Retype each of the rows below character for character, leaving nothing out and changing nothing.

Source records
Begin
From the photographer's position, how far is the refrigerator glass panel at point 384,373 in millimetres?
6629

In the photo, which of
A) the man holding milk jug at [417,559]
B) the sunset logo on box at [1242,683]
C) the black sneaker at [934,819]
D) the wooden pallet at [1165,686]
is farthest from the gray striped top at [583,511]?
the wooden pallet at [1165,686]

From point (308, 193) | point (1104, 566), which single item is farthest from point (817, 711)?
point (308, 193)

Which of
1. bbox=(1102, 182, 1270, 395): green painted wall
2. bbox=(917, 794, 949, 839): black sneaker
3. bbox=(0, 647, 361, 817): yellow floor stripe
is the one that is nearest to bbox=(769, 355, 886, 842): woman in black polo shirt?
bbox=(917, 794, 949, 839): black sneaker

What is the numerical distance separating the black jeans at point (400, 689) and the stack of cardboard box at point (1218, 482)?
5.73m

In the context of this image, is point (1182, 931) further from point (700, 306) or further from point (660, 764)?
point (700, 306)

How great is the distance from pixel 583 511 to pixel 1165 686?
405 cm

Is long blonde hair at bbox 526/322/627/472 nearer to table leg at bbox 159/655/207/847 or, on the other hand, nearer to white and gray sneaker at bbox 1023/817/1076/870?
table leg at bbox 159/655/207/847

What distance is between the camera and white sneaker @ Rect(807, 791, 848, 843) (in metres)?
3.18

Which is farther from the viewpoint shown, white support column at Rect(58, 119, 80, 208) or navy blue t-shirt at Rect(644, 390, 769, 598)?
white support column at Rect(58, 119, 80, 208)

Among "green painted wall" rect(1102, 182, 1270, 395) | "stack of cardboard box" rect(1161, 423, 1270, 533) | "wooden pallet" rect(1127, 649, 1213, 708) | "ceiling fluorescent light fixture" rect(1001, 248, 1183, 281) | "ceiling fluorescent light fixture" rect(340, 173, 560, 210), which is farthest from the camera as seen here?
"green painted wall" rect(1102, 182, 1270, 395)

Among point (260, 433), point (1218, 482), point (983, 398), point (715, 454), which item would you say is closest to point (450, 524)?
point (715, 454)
End
Solution to the exercise ->
From the photographer's position, how far is the refrigerator glass panel at point 384,373 in millimetres?
6629

In the photo, which of
A) the man holding milk jug at [417,559]
B) the sunset logo on box at [1242,683]
C) the black sneaker at [934,819]
D) the wooden pallet at [1165,686]
is farthest from the gray striped top at [583,511]?
the wooden pallet at [1165,686]

From point (308, 193) | point (1104, 566), which single item is farthest from point (817, 711)?
point (308, 193)

Which of
1. bbox=(1102, 182, 1270, 395): green painted wall
2. bbox=(917, 794, 949, 839): black sneaker
3. bbox=(0, 647, 361, 817): yellow floor stripe
is the one that is nearest to bbox=(769, 355, 886, 842): woman in black polo shirt?
bbox=(917, 794, 949, 839): black sneaker

What is the numerical distance separating the black jeans at point (400, 689) and the stack of cardboard box at point (1218, 482)?
5.73m

In the context of this image, is point (1182, 931) further from point (700, 306) or further from point (660, 764)?
point (700, 306)

How great is the distance from pixel 583 511 to pixel 1165 686?
405 cm

Is long blonde hair at bbox 526/322/627/472 nearer to table leg at bbox 159/655/207/847 or, on the other hand, nearer to white and gray sneaker at bbox 1023/817/1076/870?
table leg at bbox 159/655/207/847

What distance is between the camera and white sneaker @ Rect(807, 791, 848, 843) (in metres)?
3.18

Which is farther from the viewpoint shown, white support column at Rect(58, 119, 80, 208) or navy blue t-shirt at Rect(644, 390, 769, 598)?
white support column at Rect(58, 119, 80, 208)

Among "green painted wall" rect(1102, 182, 1270, 395) | "stack of cardboard box" rect(1161, 423, 1270, 533) | "wooden pallet" rect(1127, 649, 1213, 708) | "ceiling fluorescent light fixture" rect(1001, 248, 1183, 281) | "ceiling fluorescent light fixture" rect(340, 173, 560, 210), which is farthest from the camera as seen here?
"green painted wall" rect(1102, 182, 1270, 395)

Among point (260, 433), point (1218, 482), point (983, 398), point (715, 454), which item would you say is closest to point (450, 524)?
point (715, 454)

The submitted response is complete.